## [Okuma Metni]
+++

TÜRKİYE'NİN DIŞ ÖDEMELER DENGESİ VE PETROL

Türkiye ekonomisinde; cumhuriyetin kuruluşundan 1930 yılına kadar geçen süreçte bağımsız bir gümrük politikası uygulanamaması sebebi ile iktisadi hedeflere uygun bir dış ticaret politikası yürütülememiş ve bu durum dış ticaret dengesinin dönem boyunca açık vermesine neden olmuştur. 1930 yılından sonra ise alınan önlemlerle 1938 yılı hariç 1946 yılına kadar bir dış açık ile karşılaşılmamıştır.

Ancak daha sonraki yıllarda dış açıklar Türkiye'nin önemli bir problemi haline gelmiştir. 1950 yılından itibaren ödemeler dengesi kalemlerinin ayrıntılı olarak gösterilmesi ile ortaya çıkan cari işlemler dengesi 1973 yılı hariç 1988 yılına kadar hep açık vermiştir.

Özellikle Türkiye'de 1960 yılına kadar iktisadi şartlar gereğince bilinçsiz bir şekilde uygulanan ithal ikamesi sanayileşme stratejisi, üretimin ara ve yatırım malları ithalatına bağımlı olmasına sebep olmuştur. Ayrıca ülkenin büyümesinin dış kaynaklara bağlanması ve dış dünyadaki olumsuz gelişmeler 1980 yılına kadar dış açıkların temel nedeni olmuştur.

+++

## [Kayıtlar]
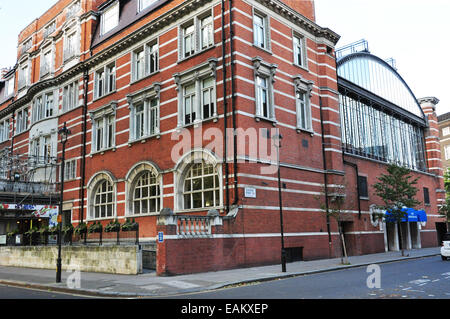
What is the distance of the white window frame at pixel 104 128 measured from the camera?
28188 mm

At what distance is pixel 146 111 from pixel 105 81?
19.2 ft

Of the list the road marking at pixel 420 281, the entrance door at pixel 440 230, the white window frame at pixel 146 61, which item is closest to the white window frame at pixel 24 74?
the white window frame at pixel 146 61

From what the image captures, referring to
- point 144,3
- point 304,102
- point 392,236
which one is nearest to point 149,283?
point 304,102

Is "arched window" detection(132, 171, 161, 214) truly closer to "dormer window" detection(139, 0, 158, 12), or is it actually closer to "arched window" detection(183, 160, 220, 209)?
"arched window" detection(183, 160, 220, 209)

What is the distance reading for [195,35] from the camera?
2348cm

+++

## [Görev Listesi]
[A] Dış ödemeler dengesi konulu metinden "TÜRKİYE'NİN DIŞ ÖDEMELER" sözcüklerinin bulunduğu yerden başlayan ve "hep açık vermiştir." sözcüklerinden sonra sona eren bölümü aynen yazınız.
[B] Satırlarda "At what distance" ifadesini içeren satırdan başlayıp satırların sonuna kadar uzanan kısmı, boş satırları çıkararak numaralı bir liste hâlinde veriniz.

## [Yanıtlar]
[A]
TÜRKİYE'NİN DIŞ ÖDEMELER DENGESİ VE PETROL

Türkiye ekonomisinde; cumhuriyetin kuruluşundan 1930 yılına kadar geçen süreçte bağımsız bir gümrük politikası uygulanamaması sebebi ile iktisadi hedeflere uygun bir dış ticaret politikası yürütülememiş ve bu durum dış ticaret dengesinin dönem boyunca açık vermesine neden olmuştur. 1930 yılından sonra ise alınan önlemlerle 1938 yılı hariç 1946 yılına kadar bir dış açık ile karşılaşılmamıştır.

Ancak daha sonraki yıllarda dış açıklar Türkiye'nin önemli bir problemi haline gelmiştir. 1950 yılından itibaren ödemeler dengesi kalemlerinin ayrıntılı olarak gösterilmesi ile ortaya çıkan cari işlemler dengesi 1973 yılı hariç 1988 yılına kadar hep açık vermiştir.

[B]
1. At what distance is pixel 146 111 from pixel 105 81?
2. 19.2 ft
3. Of the list the road marking at pixel 420 281, the entrance door at pixel 440 230, the white window frame at pixel 146 61, which item is closest to the white window frame at pixel 24 74?
4. the white window frame at pixel 146 61
5. From what the image captures, referring to
6. - point 144,3
7. - point 304,102
8. - point 392,236
9. which one is nearest to point 149,283?
10. point 304,102
11. Is "arched window" detection(132, 171, 161, 214) truly closer to "dormer window" detection(139, 0, 158, 12), or is it actually closer to "arched window" detection(183, 160, 220, 209)?
12. "arched window" detection(183, 160, 220, 209)
13. What is the distance reading for [195,35] from the camera?
14. 2348cm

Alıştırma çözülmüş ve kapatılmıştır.